Ils bénéficient dès lors,  au même titre que leurs concitoyens européens, d’un certain nombres de  droits, notamment garantis par la Charte des droit fondamentaux, comme le principe d'égalité, et dont la Cour de justice assure un respect scrupuleux.
 
Le droit au secours de la démocratie en péril ?
C.B : Oui, on peut le considérer ainsi.
Il faut bien comprendre que l'Europe, cette Union européenne, n'est pas qu'une seule organisation  économique. Elle met certes en place un système économique sous  la forme d'un marché, mais elle est aussi, et surtout je dirais, une organisation internationale à vocation politique au sens noble du terme.
Cette vocation politique l'a conduite à se doter d'un système juridique très élaboré et perfectionné, sur le plan institutionnel et normatif.
Et précisement, vous avez, dans le cadre de ce système juridique, un certain nombre de notions fortement protectrices des citoyens, notamment par le levier de la citoyenneté européenne qui confère de nombreux droits, des droits de nature économique et politique très étendus, et pas symboliques ni artificiels, vous avez des mécanismes d'interprétation de la Cour de justice qui sont très favorables à la protection de ces  droits, vous avez une capacité d'action, notamment sur le plan législatif, importante au profit de cetaines institutions comme le Parlement européen dont on connait les forces de progrès, et une capacité de réaction, sous la forme d'un pouvoir de sanction tout aussi étendu au profit de la Cour de justice mais aussi de la Commission.
Tous ces élements ainsi combinés sont des instruments  de nature préventive ou répressive  qui permettent de contenir, ou sanctionner le cas échéant,  les triste dérives que font naître les mouvements nationalistes et populistes dans les Etats membres, et particulièrement dans certains Etats.
 
 
 
 
La montée de l'extrême droite en quelques chiffres
( donnés établies par la Commission européenne et Euractiv)

 
Pays-Bas: 9 juin 2010 élections législatives, percée sans précédent pour le Parti de la liberté, connu pour son discours islamophobe.
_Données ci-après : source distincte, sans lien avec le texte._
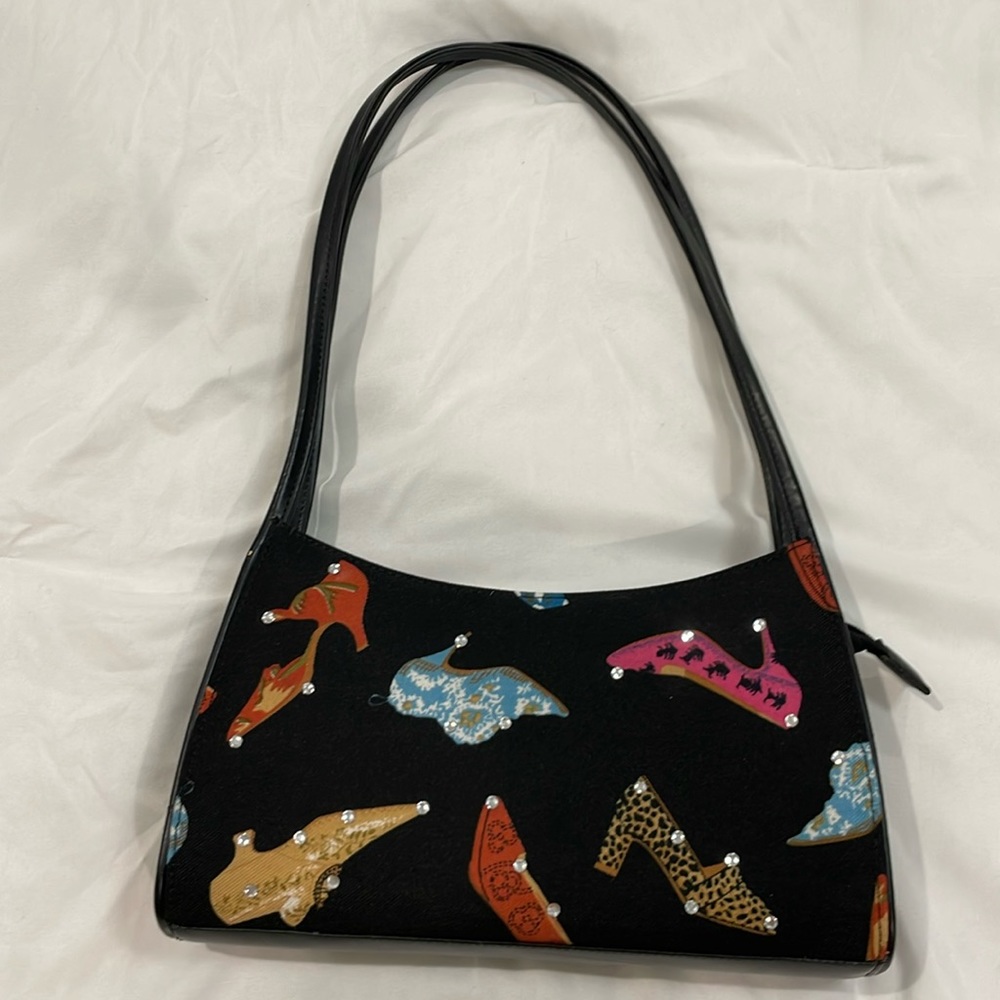 Black purse with shoe design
Geert Wilders obtient 24 sièges de plus au Parlement. 

 
Hongrie: avril 2010, le Jobbik fait 16,68% aux élections législatives.

 
Suède: septembre 2010, première entrée au Parlement des Démocrates Suédois (SD) connus pour leurs revendications anti-immigration avec 5,7% des voix. 
 
Allemagne: le NDP, principal parti d’extrême droite aurait quadruplé ses suffrages entre 2006 et 2008, d’après un rapport de la Commission européenne contre le racisme et l’intolérance.
 
  
Sur la surveillance des mouvements xénophobes,  de 1997 à février 2007, l'Observatoire européen des phénomènes racistes et xénophobes (EUMC) a fourni à l'Union européenne et à ses États membres des informations objectives, fiables et comparables sur le racisme, la xénophobie et l'antisémitisme dans l'Union européenne.
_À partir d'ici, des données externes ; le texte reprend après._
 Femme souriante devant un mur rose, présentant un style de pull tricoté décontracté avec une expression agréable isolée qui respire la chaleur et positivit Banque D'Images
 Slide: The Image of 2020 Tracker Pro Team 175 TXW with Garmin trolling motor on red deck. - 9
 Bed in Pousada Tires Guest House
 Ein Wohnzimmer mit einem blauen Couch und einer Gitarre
Son objectif était d'aider l'Union européenne et les États membres à prendre des mesures et à définir des actions visant à lutter contre le racisme et la xénophobie.
Il a étudié l'ampleur et l'évolution du racisme et de la xénophobie et analysé leurs causes, conséquences et effets,en s'appuyant en particulier sur le Réseau européen d'information sur le racisme et la xénophobie (RAXEN), qui collectait les informations pertinentes au niveau national.